Natalie Johnson of the Washington Free Beacon highlights a North Carolina senator’s support for Gordon Sondlund, the “multimillionaire hotel mogul” slated to become U.S. ambassador to the European Union.
Sen. Thom Tillis (R., N.C.), who met Sondland during his 2014 bid for U.S. Senate, said the mogul’s family history is particularly pertinent to the post at a time when populism and anti-Semitism are on the rise in Europe and the United States.
His parents, Günther Sondland and Frieda Piepsch, were born in Berlin and forced to escape the country soon after they married due to the rise of Hitler and onset of World War II. Sondland told the Portland Business Journal that his parents weren’t reunited until eight years after they fled Germany.
“When you have parents who were brought up as his were, then you have to believe that part of the family tradition is understanding what can happen when these ideas take hold and understanding the reality that we’re only a couple of generations away from what happened in Nazi Germany,” Tillis said. “Having that in the back of your mind, having that family experience and history, is just another reason why he rounds out a good resume for the job.”
Sondland is the founder and chief executive of Provenance Hotels, which oversees several boutique hotels restaurants located primarily in Portland and Seattle.
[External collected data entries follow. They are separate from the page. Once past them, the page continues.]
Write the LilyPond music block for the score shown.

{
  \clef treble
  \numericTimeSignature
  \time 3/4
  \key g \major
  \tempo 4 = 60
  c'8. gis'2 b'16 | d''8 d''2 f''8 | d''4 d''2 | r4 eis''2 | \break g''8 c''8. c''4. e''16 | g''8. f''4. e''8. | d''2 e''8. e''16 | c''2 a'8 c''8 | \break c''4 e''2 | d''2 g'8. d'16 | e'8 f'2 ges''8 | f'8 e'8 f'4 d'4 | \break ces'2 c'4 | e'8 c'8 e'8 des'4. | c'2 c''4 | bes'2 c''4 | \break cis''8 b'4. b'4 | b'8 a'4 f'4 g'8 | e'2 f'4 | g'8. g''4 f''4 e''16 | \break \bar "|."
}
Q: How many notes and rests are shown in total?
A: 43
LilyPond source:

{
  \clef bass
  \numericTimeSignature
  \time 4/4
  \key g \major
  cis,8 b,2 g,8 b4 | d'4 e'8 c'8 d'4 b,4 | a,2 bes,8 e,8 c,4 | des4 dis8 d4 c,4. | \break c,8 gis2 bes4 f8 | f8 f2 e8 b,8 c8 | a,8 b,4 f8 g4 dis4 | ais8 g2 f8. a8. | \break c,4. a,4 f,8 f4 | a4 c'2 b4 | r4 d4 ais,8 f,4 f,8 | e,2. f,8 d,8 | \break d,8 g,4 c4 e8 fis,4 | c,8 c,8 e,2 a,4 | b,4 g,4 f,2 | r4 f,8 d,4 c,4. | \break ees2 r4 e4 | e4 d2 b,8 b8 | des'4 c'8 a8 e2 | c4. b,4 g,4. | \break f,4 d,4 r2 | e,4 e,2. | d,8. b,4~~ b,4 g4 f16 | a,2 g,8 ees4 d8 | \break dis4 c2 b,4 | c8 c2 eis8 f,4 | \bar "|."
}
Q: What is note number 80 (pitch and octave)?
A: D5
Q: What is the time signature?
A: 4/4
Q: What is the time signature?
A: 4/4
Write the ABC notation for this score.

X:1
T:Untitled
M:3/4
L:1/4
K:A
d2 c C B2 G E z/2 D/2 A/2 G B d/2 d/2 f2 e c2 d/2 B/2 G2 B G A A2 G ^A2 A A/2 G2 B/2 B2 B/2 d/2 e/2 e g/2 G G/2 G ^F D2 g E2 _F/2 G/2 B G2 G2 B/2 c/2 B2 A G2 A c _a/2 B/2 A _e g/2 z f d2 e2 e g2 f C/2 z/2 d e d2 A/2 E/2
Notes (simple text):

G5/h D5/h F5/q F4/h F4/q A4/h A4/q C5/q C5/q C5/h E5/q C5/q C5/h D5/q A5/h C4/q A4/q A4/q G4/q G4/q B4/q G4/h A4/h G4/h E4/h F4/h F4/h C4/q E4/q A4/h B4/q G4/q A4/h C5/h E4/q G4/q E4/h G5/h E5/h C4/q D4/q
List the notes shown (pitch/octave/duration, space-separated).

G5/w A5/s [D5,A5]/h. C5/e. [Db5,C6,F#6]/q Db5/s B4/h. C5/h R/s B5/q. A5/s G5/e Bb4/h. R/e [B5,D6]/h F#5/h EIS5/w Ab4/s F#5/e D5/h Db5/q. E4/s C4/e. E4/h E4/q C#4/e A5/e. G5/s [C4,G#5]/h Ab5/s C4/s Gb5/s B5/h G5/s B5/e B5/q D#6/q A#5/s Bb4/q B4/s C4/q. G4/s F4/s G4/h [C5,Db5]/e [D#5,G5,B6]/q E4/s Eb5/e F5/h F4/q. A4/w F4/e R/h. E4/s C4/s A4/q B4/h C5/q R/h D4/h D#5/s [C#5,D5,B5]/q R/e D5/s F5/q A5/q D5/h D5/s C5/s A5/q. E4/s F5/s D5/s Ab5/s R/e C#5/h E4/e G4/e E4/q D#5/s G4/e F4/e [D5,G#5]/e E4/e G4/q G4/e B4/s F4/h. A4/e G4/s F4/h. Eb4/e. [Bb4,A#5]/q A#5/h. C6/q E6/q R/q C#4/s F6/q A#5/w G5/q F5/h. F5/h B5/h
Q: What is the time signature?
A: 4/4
He also runs a charity with his wife, Katherine Durant, and sits on the advisory board of bank holding company U.S. Bancorp.
Though Sondland has never served in the government, he worked for more than a decade alongside former Oregon governor Ted Kulongoski, a Democrat who held the office from 2003 to 2011. Kulongoski said Sondland’s values will serve him well in Brussels if he is confirmed for the position.